Music Maker Relief Foundation is an American non-profit, based in Hillsborough, North Carolina. Music Maker Relief Foundation was founded in 1994 by Tim and Denise Duffy to "help the true pioneers and forgotten heroes of Southern music gain recognition and meet their day-to-day needs. Music Maker presents these musical traditions to the world so American culture will flourish and be preserved for future generations."

History

Early years
In 1989, while completing his studies for a master's degree in Folklore at the University of North Carolina at Chapel Hill, Tim Duffy was documenting blues musician James "Guitar Slim" Stephens for the university's Southern Folklife Collection.
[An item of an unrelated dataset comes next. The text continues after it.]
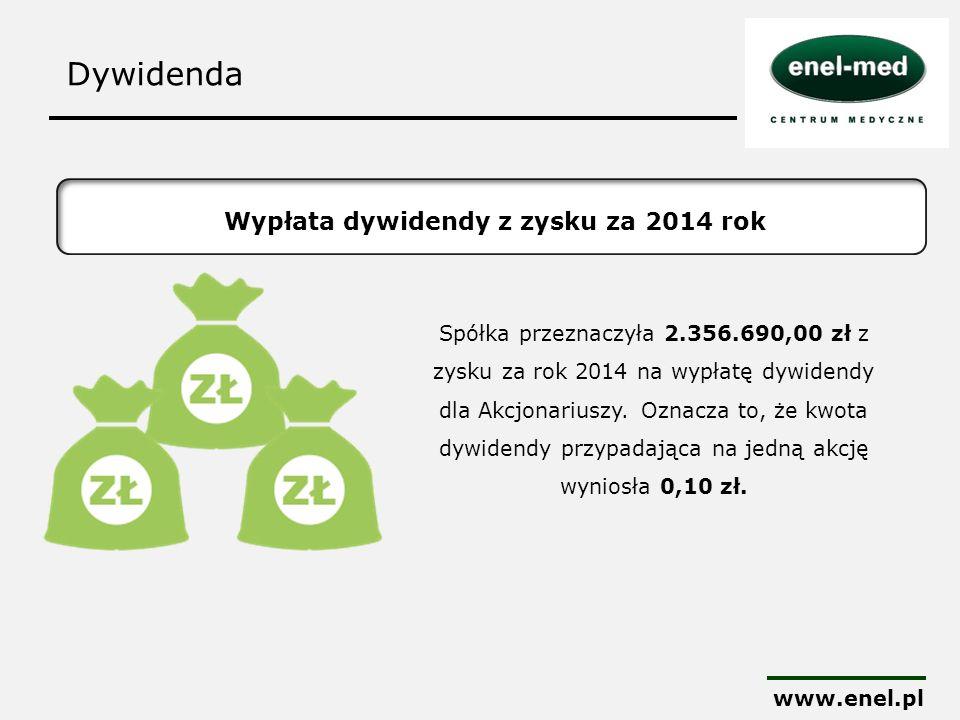 Dywidenda www.enel.pl Wypłata dywidendy z zysku za 2014 rok Spółka przeznaczyła 2.356.690,00 zł z zysku za rok 2014 na wypłatę dywidendy dla Akcjonari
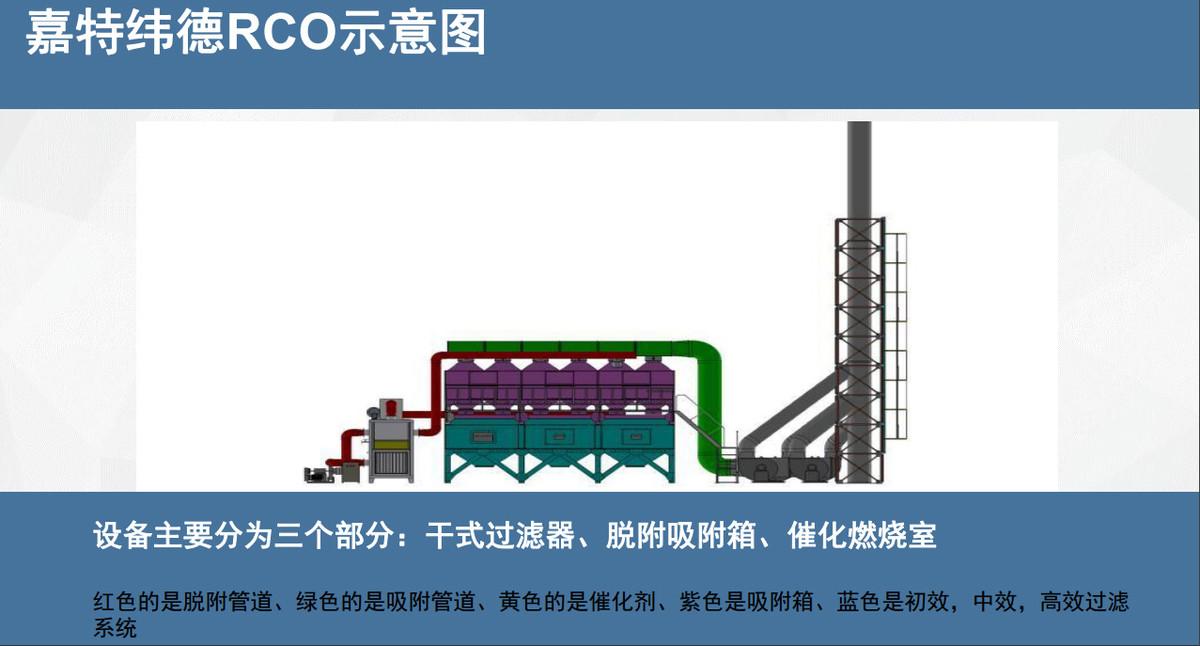 rco催化燃烧设备三大主体设备图及工作流程讲解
Stephens's health was in decline, and shortly before his death, he advised Duffy to locate a musician named Guitar Gabriel.

After his graduation, Duffy began working as a substitute teacher at a middle school in Winston-Salem, hearing an assortment of folkloric tales about Guitar Gabriel from students, until one student volunteered that Gabriel was her neighbor, living in the government housing projects of Winston-Salem. That evening, Duffy followed the student's directions to a "drink house" in the neighborhood, where he met Gabriel's nephew, Hawkeye, who took him to meet Gabriel. Duffy forged a close friendship with Gabriel, and the two began recording and performing under the name Guitar Gabriel & Brothers in the Kitchen, releasing the album Do You Know What it Means to Have a Friend? (also known as Toot Blues) on their own Karibu label in 1991.
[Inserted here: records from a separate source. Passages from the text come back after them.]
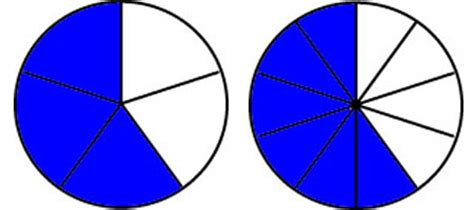 fraction clipart equivalent fractions clipart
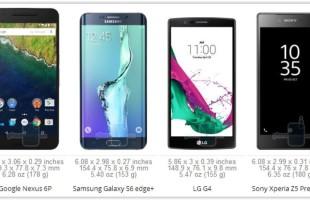 Google Nexus 6P VS iPhone 6s Plus VS Galaxy Note 5 VS Nexus 6 Screen Shot 09-30-15 at 09.35 PM 001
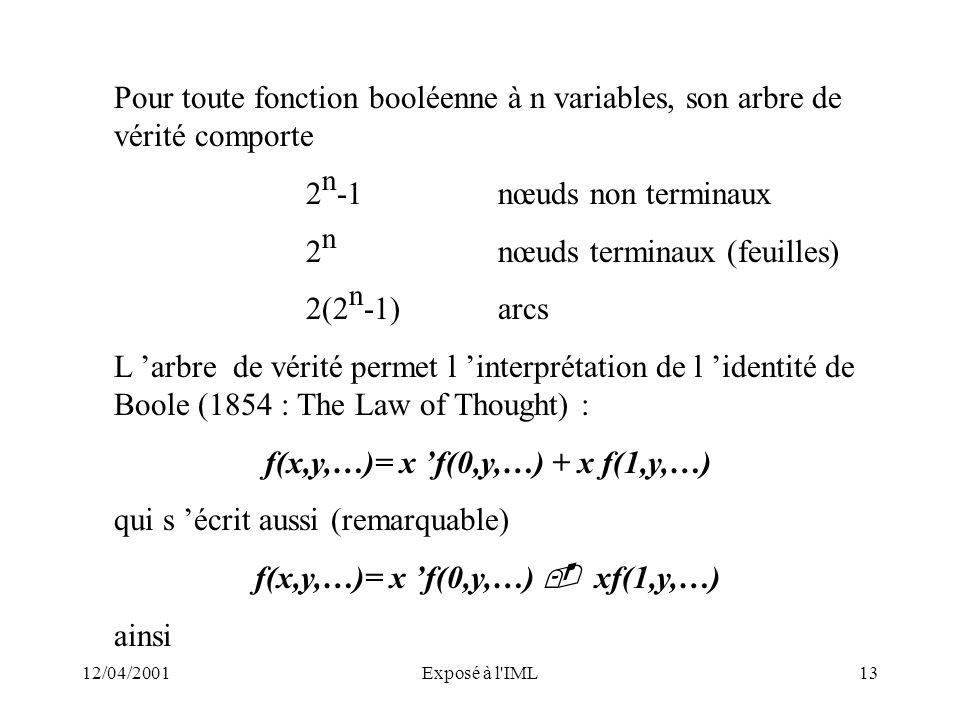 2n nœuds terminaux (feuilles) 2(2n-1) arcs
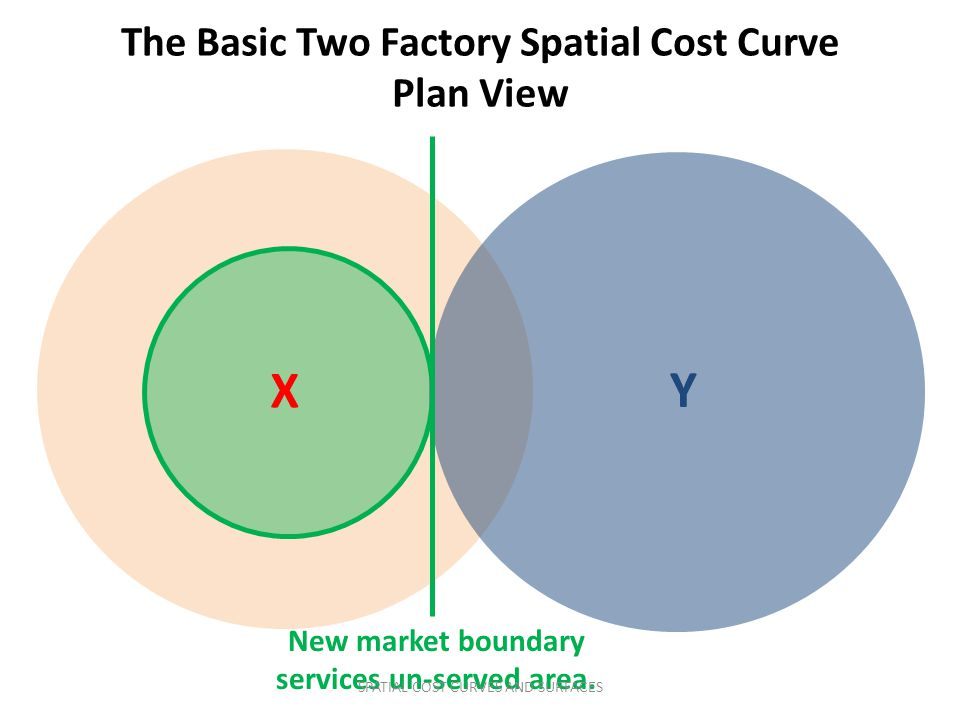 X Y The Basic Two Factory Spatial Cost Curve Plan View New market boundary services un-served area. SPATIAL COST CURVES AND SURFACES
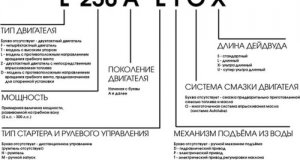 rasshifrovka_nomera_modeli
Gabriel had been inactive in the music industry since the 1970 release of his album My South, My Blues (as Nyles Jones) on the Gemini label. He had received no royalties  and was impoverished. He required almost daily assistance from Duffy, who provided transportation to medical appointments, money, and food for Gabriel and his wife. Through Gabriel, Tim and Denise Duffy made field recordings of other local blues musicians, such as Captain Luke, Macavine Hayes, Mr. Q., and Willa Mae Buckner. They lived in poor conditions and needed regular assistance. Duffy thought their culture was slipping away unnoticed by the music industry.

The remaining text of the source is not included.